One of the lesser known aspects of License Revocations involves the effect of what’s known as a “zero tolerance” violation. In Michigan, it is illegal for a person under 21 to operate a vehicle with ANY alcohol in their system. The technical name for this offense is “Person Under 21 With BAC.” If a person under 21 is found to have a Bodily Alcohol Content (BAC) of between .02 and .07, then they are in violation of this law. If their BAC is above .07, then they are, of course, subject to being charged with an OWI as a regular Drunk Driver.

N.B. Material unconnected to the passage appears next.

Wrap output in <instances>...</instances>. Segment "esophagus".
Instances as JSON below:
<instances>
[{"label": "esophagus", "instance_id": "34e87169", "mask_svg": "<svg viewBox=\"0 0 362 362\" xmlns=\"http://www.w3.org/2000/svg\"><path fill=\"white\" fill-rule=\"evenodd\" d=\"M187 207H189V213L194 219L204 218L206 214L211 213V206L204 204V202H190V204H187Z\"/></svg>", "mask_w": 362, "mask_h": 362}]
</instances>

This offense, sometimes called a “kiddie DUI,” has the rather little known effect of counting as a 1st offense DUI should the person ever receive a real DUI within 7 years, and also counts as a 1st Offense if they ever receive another within their lifetime (10 years for License purposes). It often comes as a HUGE surprise to a person who get their first “real” DUI to find out that their License is being Revoked for 2 DUI’s within 7 years, even though the first was really not a “true” DUI, but a “zero tolerance” offense, instead.
Likewise, most people are surprised to find, years later, that someone screwed up in the Court system and forgot to timely report a DUI conviction. Then, years later, that conviction IS reported, and the person winds up getting the License Revocation they would have been long past had someone not dropped the ball.
Another area of misunderstanding is the effect that a Driving While License Suspended/Revoked/Denied (DWLS and DWLR) charge has on a person’s eligibility to pursue a License Appeal. In the next article, we’ll explore that issue.
For now, we can at least leave this discussion with the simple rule that a person’s License will be Revoked for a minimum of 1 year from the time the Secretary of State receives notice of a 2nd DUI conviction within 7 years of the first such conviction. Michigan Law requires that a person’s License be Revoked for a minimum of 5 years from the time the Secretary of State receives notice of a person’s 3rd DUI (meaning alcohol-related or substance abuse-related) conviction within a 10-year period. As we have seen, the date of such conviction and the date the Secretary of State receives notice of any such conviction aren’t the same, and in some cases can, unfortunately, be years apart.